Tippecanoe and Lieberman Too
Ron Brownstein, fresh off pondering Obama and McCain's potential for bipartisan governance in the latest Atlantic, explains why bipartisan tickets are a bad idea:
... only two presidents have actually taken the leap of choosing a vice president who was not firmly attached to their party. And their experiences suggest that in practice, a fusion ticket is the wrong means to a worthwhile end.For starters, Obama or McCain would probably see their life insurance premiums soar if they made such a selection. The two previous presidents who choose running mates not clearly identified with their party both died within weeks of taking the oath of office. The aged William Henry Harrison, a Whig elected in 1840, died of pneumonia one month into his term; Abraham Lincoln was assassinated six weeks after his second inauguration in 1865.

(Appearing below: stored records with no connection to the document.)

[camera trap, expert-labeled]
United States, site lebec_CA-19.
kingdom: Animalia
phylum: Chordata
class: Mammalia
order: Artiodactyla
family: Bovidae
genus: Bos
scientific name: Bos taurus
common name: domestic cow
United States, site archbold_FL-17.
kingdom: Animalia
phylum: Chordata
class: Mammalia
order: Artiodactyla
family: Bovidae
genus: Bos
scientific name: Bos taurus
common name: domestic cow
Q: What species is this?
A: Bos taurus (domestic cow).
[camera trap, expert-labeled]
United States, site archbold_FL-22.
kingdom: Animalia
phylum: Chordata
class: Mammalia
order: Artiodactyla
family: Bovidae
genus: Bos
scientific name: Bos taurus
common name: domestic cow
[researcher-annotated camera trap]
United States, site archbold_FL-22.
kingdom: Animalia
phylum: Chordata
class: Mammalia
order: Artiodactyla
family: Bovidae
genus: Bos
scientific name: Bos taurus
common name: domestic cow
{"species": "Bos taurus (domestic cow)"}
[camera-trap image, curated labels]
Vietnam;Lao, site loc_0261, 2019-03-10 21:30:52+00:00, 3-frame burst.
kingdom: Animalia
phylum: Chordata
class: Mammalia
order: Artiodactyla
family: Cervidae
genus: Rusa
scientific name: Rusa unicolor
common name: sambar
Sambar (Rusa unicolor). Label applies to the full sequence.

Each man's death elevated to the presidency a vice president not solidly committed to the program of the deceased president's party. Over time it turned out that the new president was, in fact, closer to the opposition party in which his roots were planted. Perhaps this should not have been a shock, but in each case it provoked a political civil war.
Brownstein goes on to recount the cautionary tales of John Tyler and Andrew Johnson, whose presidencies foundered amid vicious conflict with the party they technically represented, but didn't really belong to. God willing, a Vice President Lieberman wouldn't end up thrust into the Presidency, but the fates of the Tyler and Johnson Administrations do make for cautionary tales as McCain ponders his choice.
I would add, though, that Brownstein's analysis offers a reasonable case for a pro-lifer to actually feel at least slightly better about a McCain-Lieberman ticket than about, say, a McCain-Ridge (or McCain-Rudy!) pairing. Lieberman's record on domestic issues and partisan affiliation more or less guarantee that he would only succeed McCain if McCain died in office, and the examples of Tyler and Johnson, as well as common sense, suggest that in that eventuality he wouldn't be embraced as the GOP's standard bearer for 2012. As veep, his most likely role would be as a Cheney-style partner in power, with a strong foreign policy portfolio and no plausible post-Administration ambitions of his own. By picking Ridge and Rudy, by contrast, McCain would be selecting a semi-plausible successor figure, and one with the capacity, however small, to move the GOP in a pro-choice direction in a way that a Vice President Lieberman almost certainly couldn't. Not that McLieberman isn't still a bad idea, mind you - but from a pro-life perspective, McRidge and McRudy seem a whole lot worse.